## [元の文書]
ところで、屋内スペースの有効利用の観点からすると、パントリーが食料品等を収納するためだけに用いられるのは好ましくない。その一方で、パントリーはキッチンの奥に設けられているため、パントリーへはキッチンを通って出入りするしかなく、パントリーを他の用途で利用しようとしても使い勝手がよくないと考えられる。
本発明は、上記事情に鑑みてなされたものであり、パントリーの有効利用を図ることができる建物を提供することを主たる目的とするものである。
上記課題を解決すべく、第1の発明の建物は、建物内の部屋として、食料品等を収納する食品庫であるパントリーがキッチンに隣接して設けられた建物であって、前記パントリーは、前記キッチンの他に洗面室にも隣接して配置されており、前記パントリーへの出入口として、前記キッチンから前記パントリーへの出入りを可能とする第1出入口と、前記洗面室から前記パントリーへの出入りを可能とする第2出入口とが設けられていることを特徴とする。
本発明によれば、パントリー(食品庫)がキッチンに隣接して設けられているとともに、洗面室にも隣接して設けられており、キッチンからは第1出入口を通じてパントリーへの出入りが可能となっており、洗面室からは第2出入口を通じてパントリーへの出入りが可能となっている。これにより、キッチンと洗面室との間をパントリーを通じて行き来することができるため、キッチンで料理をしたり洗面室で洗濯をしたりする等家事を行う際の家事動線を短縮化させることができる。そのため、パントリーを利用して家事の効率化を図ることができ、パントリーの有効利用を図ることができる。
また、パントリーが洗面室に隣接して設けられているため、パントリーには食料品等だけでなく、洗面室で用いられる洗剤やせっけん等を収納することもできる。この場合、キッチン及び洗面室で家事を行う際に必要なものをそれら各部屋の近くに収納しておくことができるため、家事を行うにあたって好都合となる。

## [生データ]
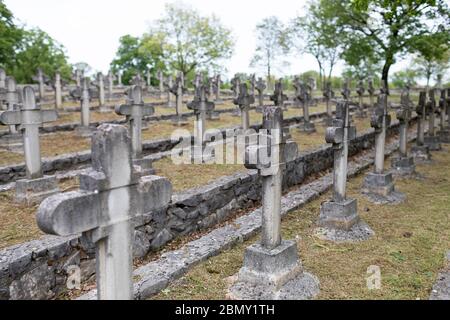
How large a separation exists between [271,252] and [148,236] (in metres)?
2.13

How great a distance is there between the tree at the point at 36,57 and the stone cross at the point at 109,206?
119 feet

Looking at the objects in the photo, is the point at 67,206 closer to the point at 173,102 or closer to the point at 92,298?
the point at 92,298

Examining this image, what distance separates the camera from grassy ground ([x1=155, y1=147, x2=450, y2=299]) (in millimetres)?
4652

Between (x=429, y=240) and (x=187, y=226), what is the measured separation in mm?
3600

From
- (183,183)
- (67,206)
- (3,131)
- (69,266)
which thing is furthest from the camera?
(3,131)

## [課題の詳細]
元の文書の「本発明によれば、パントリー(食品庫)がキ」から「有効利用を図ることができる。」までを、「洗面室」を「ランドリールーム」に替えて書き換えてもらえますか。

## [課題への回答]
本発明によれば、パントリー(食品庫)がキッチンに隣接して設けられているとともに、ランドリールームにも隣接して設けられており、キッチンからは第1出入口を通じてパントリーへの出入りが可能となっており、ランドリールームからは第2出入口を通じてパントリーへの出入りが可能となっている。これにより、キッチンとランドリールームとの間をパントリーを通じて行き来することができるため、キッチンで料理をしたりランドリールームで洗濯をしたりする等家事を行う際の家事動線を短縮化させることができる。そのため、パントリーを利用して家事の効率化を図ることができ、パントリーの有効利用を図ることができる。